In short, think time. Upfront think time to formulate a test that is based on a hypothesis about human behavior. Put in some desk research, a lit review or a consultation with a subject matter expert (i.e. rigor) into what is often a slavish adherence to the idea and process of testing instead of ideas themselves.
Here are test results and an illustration of the upside this type of thinking and rigor can provide. This is a year-long test with newly acquired donors. The metric that matters is retention rate.
Two test groups were created using the standard, random nth approach and visually illustrated with our blue, green, yellow and orange people. The treatment is sending additional, no-ask communications, beyond the control number of comms, to newly acquired donors; heavy get 12 more during the year, light get 6.
At the end of the year, the yellow bars reflect failure. No difference in the retention rate between the test groups and the control but more money/time was spent with the additional comms so the tests are big losers.
But, what if, hypothetically, the blue people loved it and the orange people hated it as the callout suggests? We had a winning idea for an important, sizeable subgroup (blue people) but because we treated everyone the same, that finding was lost. This happens all the time.
Finding your blue people cannot be arrived at after the fact by breaking out the average results (i.e. the yellow bar) with all the data on your CRM. Why? It isn’t because you won’t find differences. In fact, the more data you have appended to your CRM the more differences you will find. This approach is what is referred to as a fishing expedition, just random hunting for what amounts to statistical noise. Lots and lots of noise.
To find your blue people you need a hypothesis upfront about what makes blue people different from orange and then design a test to try and find support for this theory.
This is exactly what we did. Our hypothesis was not that sending more no-ask comms would increase retention.
Our hypothesis was two-fold:
1) Higher Commitment (our proprietary measure of relationship strength, which we publish so it ain't black box) donors require less content designed to build the relationship that is already built. In fact, this additional content will create irritation suggesting the charity doesn’t know them as donors and by extension, is wasting their money, which means sending more stuff will make retention worse.
2) A second hypothesis is that Low Commitment donors would benefit, to a point, with some additional content designed to build that relationship.
At point of acquisition we measured Commitment (and satisfaction with the experience via a short, purposeful 5 question survey) for every single donor in the control and test groups.
The real analysis, not the ‘fake news’ analysis that assumes everybody is the same, required analyzing the High Commitment donors (blue and green people) separately from the Low Commitment donors (orange and yellow people).
As you can see, the results are exactly as hypothesized and massive.
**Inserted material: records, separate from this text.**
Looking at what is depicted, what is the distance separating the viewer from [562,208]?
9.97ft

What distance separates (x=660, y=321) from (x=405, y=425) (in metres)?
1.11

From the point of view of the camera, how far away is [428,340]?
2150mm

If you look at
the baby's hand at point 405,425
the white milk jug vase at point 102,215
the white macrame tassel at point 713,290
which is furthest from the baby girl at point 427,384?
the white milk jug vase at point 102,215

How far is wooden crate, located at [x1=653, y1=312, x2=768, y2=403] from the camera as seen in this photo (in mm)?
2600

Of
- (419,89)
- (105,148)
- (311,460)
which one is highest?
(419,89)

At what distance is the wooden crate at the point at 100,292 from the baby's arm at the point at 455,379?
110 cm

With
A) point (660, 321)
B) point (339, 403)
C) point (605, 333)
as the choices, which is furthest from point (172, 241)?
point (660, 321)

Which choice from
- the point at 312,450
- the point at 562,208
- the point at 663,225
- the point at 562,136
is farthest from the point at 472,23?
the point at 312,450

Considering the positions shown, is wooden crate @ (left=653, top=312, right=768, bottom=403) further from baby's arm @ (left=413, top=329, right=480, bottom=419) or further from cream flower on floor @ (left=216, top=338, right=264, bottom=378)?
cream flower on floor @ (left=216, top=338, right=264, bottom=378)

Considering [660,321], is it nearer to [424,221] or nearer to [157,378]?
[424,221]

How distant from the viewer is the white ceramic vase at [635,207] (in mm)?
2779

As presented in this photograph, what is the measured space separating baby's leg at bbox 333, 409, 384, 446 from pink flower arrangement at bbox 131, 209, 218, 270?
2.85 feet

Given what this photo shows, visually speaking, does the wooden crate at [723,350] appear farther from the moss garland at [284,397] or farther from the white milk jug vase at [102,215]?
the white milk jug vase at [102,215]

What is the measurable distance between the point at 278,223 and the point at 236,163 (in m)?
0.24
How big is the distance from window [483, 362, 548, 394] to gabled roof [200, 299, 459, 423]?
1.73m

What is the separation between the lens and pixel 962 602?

All of this massive impact (positive and negative) was hidden in the random nth, ‘fake news” world where we assume everyone is the same.
If any charity (or agency) has discovered a way to increase first year retention by 12 points, let us know. This sort of outcome is highly unlikely to come from an internal brainstorm, a white board session or an agency response to a brief. This only comes about with rigor and subject matter expertise about why people behave as they do, a well-designed test and the proper analysis.
But, the starting point is accepting that people are indeed different just hardly ever in the traditional ways we currently slice and dice the world.